Parts of the exercise:
- a) Please copy from the excerpt on stdio buffering after fork the passage starting with "First of all, file" and going on through "is not shared.".
- b) Decide whether each statement below agrees with the excerpt on stdio buffering after fork. Answer yes or no and quote the words from the excerpt that settle it. (i) The file being read is too large to fit in stdio's buffer. (ii) When stdout is redirected to a text file, it becomes block buffered. (iii) The buffer position the child inherits is shared with the parent.

Excerpt provided:
◆ ◆ ◆

First of all, file descriptor offset is indeed shared, but it doesn’t play a
role here because the very first fgets reads the whole file into its internal
buffer (not our buf). This can be verified with strace:
~> strace ./a.out fd_interleaved.c
...
read(3, "#include <stdio.h>\n#include <uni"..., 4096) = 1164
...
~> wc -c fd_interleaved.c
1164 fd_interleaved.c
The entire file is 1164 bytes and it fits in stdio’s 4096-byte buffer. Our
buf also happens to be 4096-bytes big (because of BUFSIZ), but this read is
not into it. The way our buf gets the data is by copying it from this buffer
until the newline.
So the parent reads the whole file, prints 5 lines, then forks. What does the child process inherit? The offset — yes, which is at the end of the file now — but also the buffer with all its contents and position. The position here is significant, because even though it is inherited, it is not shared.
So the child continues reading its copy of the buffer from where the parent stopped, but this reading is not reflected in the parent’s buffer, because it doesn’t use the shared offset, it uses the position variable from libc. It prints the lines as they come in, and exits.
The parent resumes where it stopped — not where the child stopped. And it essentially does the same as the child just did. Thus, the duplication.
In case you want to take a quick look at this buffer and position, here the
link. It’s from musl, but glibc is similar (got to be). Look for
rpos that’s the pointer that moves. I verified it on both libraries, as well
as on OpenBSD and Cygwin. This is standard behavior.
Output redirection and buffering
What about the redirection? The output looks different then. That happens
because of stream orientationa, also called buffering mode. It
controls when the buffer gets flushed. Ordinarily, stdout attached to a
terminal is line buffered, so a flush happens on every '\n'. But when it’s
redirected to a text file it becomes block buffered, also called fully
buffered. There, a flush happens only when the buffer is full or when some
function calls fflush or fclose. In our example, exit(0) causes a flush.

◆ ◆ ◆

Stored data:
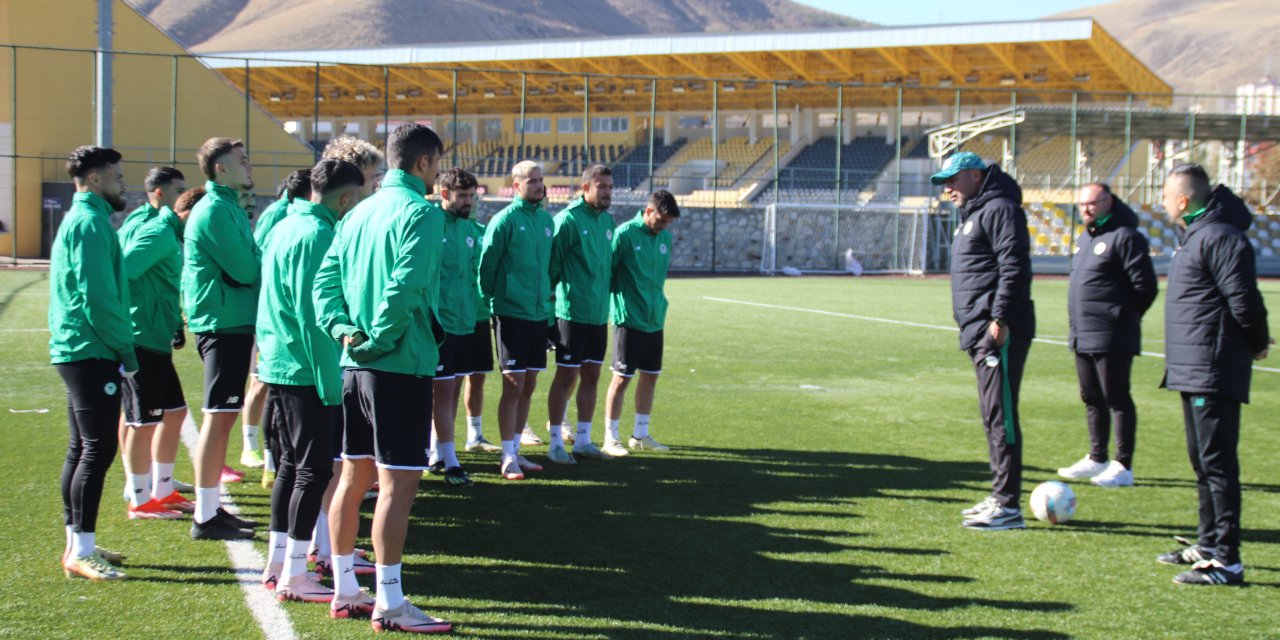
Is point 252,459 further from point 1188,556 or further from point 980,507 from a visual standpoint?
point 1188,556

◆ ◆ ◆

The answers:
- a)
First of all, file descriptor offset is indeed shared, but it doesn’t play a
role here because the very first fgets reads the whole file into its internal
buffer (not our buf). This can be verified with strace:
~> strace ./a.out fd_interleaved.c
...
read(3, "#include <stdio.h>\n#include <uni"..., 4096) = 1164
...
~> wc -c fd_interleaved.c
1164 fd_interleaved.c
The entire file is 1164 bytes and it fits in stdio’s 4096-byte buffer. Our
buf also happens to be 4096-bytes big (because of BUFSIZ), but this read is
not into it. The way our buf gets the data is by copying it from this buffer
until the newline.
So the parent reads the whole file, prints 5 lines, then forks. What does the child process inherit? The offset — yes, which is at the end of the file now — but also the buffer with all its contents and position. The position here is significant, because even though it is inherited, it is not shared.

- b)
(i) No: "The entire file is 1164 bytes and it fits in stdio’s 4096-byte buffer."
(ii) Yes: "when it’s redirected to a text file it becomes block buffered"
(iii) No: "even though it is inherited, it is not shared."